小説やエッセイなどを、他の言語に翻訳したり、原作を脚色し映画化したり、あるいは論文をダイジェストすることによって、原作とは別の新しい著作物が生まれる。

著作権法の二条に規定される「二次的著作物」とは「著作物を翻訳し、編曲し、若しくは変形し、又は脚色し、映画化し、その他翻案することにより創作した著作物」(2条1項11号)などである。

1 翻訳(translation)とは、原作の内容を変えることなく、そのまま、他の言語に表現しなおすことである。その結果、そこに言語転換という創作的行為が認められれば、それは二次的著作物である。たとえば、『キッシンジャー秘録』の日本語訳、ヘミングウェイ文学の日本語訳とか、小説『金閣寺』(三島由紀夫)のヨーロッパでの英・仏訳など。

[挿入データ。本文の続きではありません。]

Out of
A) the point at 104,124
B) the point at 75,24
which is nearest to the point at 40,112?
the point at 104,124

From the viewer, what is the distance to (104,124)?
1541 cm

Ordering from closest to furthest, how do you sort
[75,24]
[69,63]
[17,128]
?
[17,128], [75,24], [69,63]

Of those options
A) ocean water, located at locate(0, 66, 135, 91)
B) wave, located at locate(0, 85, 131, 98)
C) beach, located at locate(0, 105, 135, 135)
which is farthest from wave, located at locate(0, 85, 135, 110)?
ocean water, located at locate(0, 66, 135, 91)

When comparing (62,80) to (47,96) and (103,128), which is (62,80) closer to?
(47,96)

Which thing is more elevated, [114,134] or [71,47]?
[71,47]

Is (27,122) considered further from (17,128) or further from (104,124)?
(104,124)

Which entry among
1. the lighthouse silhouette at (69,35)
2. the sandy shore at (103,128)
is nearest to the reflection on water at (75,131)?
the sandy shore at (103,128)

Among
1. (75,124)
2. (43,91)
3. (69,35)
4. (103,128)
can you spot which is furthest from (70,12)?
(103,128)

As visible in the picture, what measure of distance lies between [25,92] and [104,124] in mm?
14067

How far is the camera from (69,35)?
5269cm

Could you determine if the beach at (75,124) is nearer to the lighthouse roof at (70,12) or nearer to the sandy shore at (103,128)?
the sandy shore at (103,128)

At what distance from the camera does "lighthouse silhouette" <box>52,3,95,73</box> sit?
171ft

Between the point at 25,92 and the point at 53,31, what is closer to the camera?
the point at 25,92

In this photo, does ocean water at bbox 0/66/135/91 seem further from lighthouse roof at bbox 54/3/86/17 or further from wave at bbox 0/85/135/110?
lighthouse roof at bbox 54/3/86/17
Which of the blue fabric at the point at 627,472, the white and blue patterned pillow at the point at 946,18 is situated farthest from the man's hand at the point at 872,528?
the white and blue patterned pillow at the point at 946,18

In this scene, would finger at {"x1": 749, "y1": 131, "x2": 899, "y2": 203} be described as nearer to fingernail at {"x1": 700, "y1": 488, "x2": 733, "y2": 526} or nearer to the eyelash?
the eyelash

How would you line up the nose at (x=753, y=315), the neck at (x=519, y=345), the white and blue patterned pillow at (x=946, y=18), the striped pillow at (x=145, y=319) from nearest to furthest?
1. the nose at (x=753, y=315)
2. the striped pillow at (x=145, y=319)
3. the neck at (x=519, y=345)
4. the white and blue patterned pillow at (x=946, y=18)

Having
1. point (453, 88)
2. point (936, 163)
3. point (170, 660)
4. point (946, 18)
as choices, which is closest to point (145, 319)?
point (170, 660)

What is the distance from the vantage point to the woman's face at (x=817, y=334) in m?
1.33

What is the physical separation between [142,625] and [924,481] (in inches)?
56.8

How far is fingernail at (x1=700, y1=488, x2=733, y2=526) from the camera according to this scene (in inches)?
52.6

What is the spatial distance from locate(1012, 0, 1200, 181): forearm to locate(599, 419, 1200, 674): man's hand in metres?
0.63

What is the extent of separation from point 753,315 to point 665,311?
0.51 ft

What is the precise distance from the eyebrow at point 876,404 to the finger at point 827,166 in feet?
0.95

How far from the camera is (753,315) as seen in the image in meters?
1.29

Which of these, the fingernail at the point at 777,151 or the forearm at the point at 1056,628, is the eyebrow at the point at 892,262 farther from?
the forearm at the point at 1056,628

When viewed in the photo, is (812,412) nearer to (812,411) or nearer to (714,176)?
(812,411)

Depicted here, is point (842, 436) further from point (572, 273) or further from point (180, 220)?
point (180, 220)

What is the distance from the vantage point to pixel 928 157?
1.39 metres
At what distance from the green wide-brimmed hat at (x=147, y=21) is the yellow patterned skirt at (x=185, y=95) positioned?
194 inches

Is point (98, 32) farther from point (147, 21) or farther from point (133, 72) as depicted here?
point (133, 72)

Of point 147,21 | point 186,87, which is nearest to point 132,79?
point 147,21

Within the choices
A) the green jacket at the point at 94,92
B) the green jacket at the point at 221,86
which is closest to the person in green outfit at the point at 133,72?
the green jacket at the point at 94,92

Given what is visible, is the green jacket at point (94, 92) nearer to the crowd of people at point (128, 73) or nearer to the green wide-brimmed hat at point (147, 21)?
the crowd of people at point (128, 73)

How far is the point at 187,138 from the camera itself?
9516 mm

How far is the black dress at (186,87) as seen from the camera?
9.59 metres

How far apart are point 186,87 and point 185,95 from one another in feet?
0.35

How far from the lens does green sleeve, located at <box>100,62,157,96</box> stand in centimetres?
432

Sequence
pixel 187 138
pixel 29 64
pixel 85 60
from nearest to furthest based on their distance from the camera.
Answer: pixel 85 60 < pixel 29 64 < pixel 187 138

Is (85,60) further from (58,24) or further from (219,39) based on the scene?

2 もとの楽曲に改変を加え、違う形式・形態で演奏するようにつくられ、そこに創作性があれば、著作権法のいう編曲(musical arrangement)だ。モチーフ(表現活動の核・中心思想)はそのままで、別の演奏形態に表現しなおす時、二次的著作物が誕生する。原作の著作権と並行して独立した著作物として保護される。新しい著作権の発生である。

厳密に言えば、楽曲の演奏には、何らかの原作とのブレ・編曲が行なわれることは宿命的だが、それは個々の場合、結果によって判断すべきで、意図的な編曲と結果的な編曲性(揺れ)を混同しないことだ。注意すべきは編曲という二次的著作物にも独立した著作権が発生するとはいえ、わずかな修正や増減では、それは単なる複製の一種であって、新たな著作権は発生しないということ。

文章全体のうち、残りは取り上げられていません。